• _УСЛОВИЯ ЗАДАНИЙ_
A. Сколько камер, согласно тексту о фильме, фиксируют битву человека со словами?
B. Допишите продолжение текста о фильме, начиная сразу после его последнего предложения.

• _ИСХОДНЫЙ ТЕКСТ_
----

Chaosmos

Портрет аутсайдера: кино третьего пути.

Перед нами человек пишет письмо. Это происходит не быстро, практически на протяжении 
всего фильма. По нему сразу заметно, как мало нравится ему это занятие, когда он борется 
с формулировками, повторяет и редактирует фразы, сокращает их и завершает. 
Иногда он запутывается безнадёжно, и тогда вопрошающе смотрит в одну из четырех камер, фиксирующих его битву со словами. Масштаб кадра часто меняется – иногда он сидит за столом 
на среднем плане, порой виден лишь затылок, медленно выпадающий из кадра. 
Повседневный и всё же очень драматичный процесс самопознания проводит режиссер, мечтая «снимать игровые фильмы без участия воображения, используя непоколебимый ход событий 
как идеальную постановку; работая с несколькими камерами, создавать впечатление фикции средствами монтажа; пробудить у зрителя склейками и реверсами прозрачную иллюзию, 
что он внутри истории».

----

• _ИСХОДНЫЙ ЛИСТИНГ_
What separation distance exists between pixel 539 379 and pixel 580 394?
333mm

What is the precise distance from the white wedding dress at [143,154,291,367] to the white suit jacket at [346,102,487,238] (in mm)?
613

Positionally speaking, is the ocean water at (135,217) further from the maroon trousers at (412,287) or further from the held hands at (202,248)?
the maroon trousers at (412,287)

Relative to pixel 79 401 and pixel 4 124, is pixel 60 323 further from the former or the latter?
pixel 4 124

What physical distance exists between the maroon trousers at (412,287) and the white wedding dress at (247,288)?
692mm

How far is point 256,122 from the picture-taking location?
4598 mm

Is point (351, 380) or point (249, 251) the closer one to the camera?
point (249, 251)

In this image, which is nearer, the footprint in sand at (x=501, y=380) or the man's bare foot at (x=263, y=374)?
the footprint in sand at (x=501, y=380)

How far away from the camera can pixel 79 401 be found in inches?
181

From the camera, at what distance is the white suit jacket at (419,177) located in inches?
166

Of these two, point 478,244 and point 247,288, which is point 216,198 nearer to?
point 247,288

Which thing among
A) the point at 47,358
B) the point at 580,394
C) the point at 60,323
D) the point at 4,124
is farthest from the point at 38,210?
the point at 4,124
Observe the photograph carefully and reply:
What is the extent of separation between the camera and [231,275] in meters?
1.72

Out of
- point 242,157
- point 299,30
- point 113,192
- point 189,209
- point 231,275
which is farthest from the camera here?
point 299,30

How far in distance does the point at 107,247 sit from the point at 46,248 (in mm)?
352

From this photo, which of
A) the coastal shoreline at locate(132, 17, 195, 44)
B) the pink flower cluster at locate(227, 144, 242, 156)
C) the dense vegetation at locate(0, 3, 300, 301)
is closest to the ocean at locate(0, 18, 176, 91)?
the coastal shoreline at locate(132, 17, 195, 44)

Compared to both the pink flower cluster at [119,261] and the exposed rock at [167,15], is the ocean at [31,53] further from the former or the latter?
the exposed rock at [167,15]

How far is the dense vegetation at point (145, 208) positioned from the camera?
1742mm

----

• _ОТВЕТЫ К ЗАДАНИЯМ_
A. Четыре.

B.
Автора письма, наблюдающего за собой, превращая документальную ситуацию в повествование, зовут Хельмут Костард: он продюсер, режиссер и главный герой («заявитель») фильма «Маленький Годар». Он только что не сценарист, ведь сценария нет в этой попытке синтеза художественного и документального. Только непредвиденная ситуация создает драматическое событие, сохраняющее неподтасованную истинность благодаря наблюдению нескольких камер 
с разных точек. Только монтаж разных планов, снятых одновременно, собирает «действие».

Смелость рисковать

Сперва у Костарда была идея, для которой он с ироничным раболепием запросил финансирование в «Попечительском совете молодежного кино»*: «Я вообразил себе, со всей приличествующей скромностью, что мои рассредоточенные исследования могут финансироваться».
Но исследователь остался ни с чем. Исполнительный секретарь стучит на машинке письменный отказ, ведь чтобы Попечительский совет выделил свои средства, требуется «хотя бы сценарий».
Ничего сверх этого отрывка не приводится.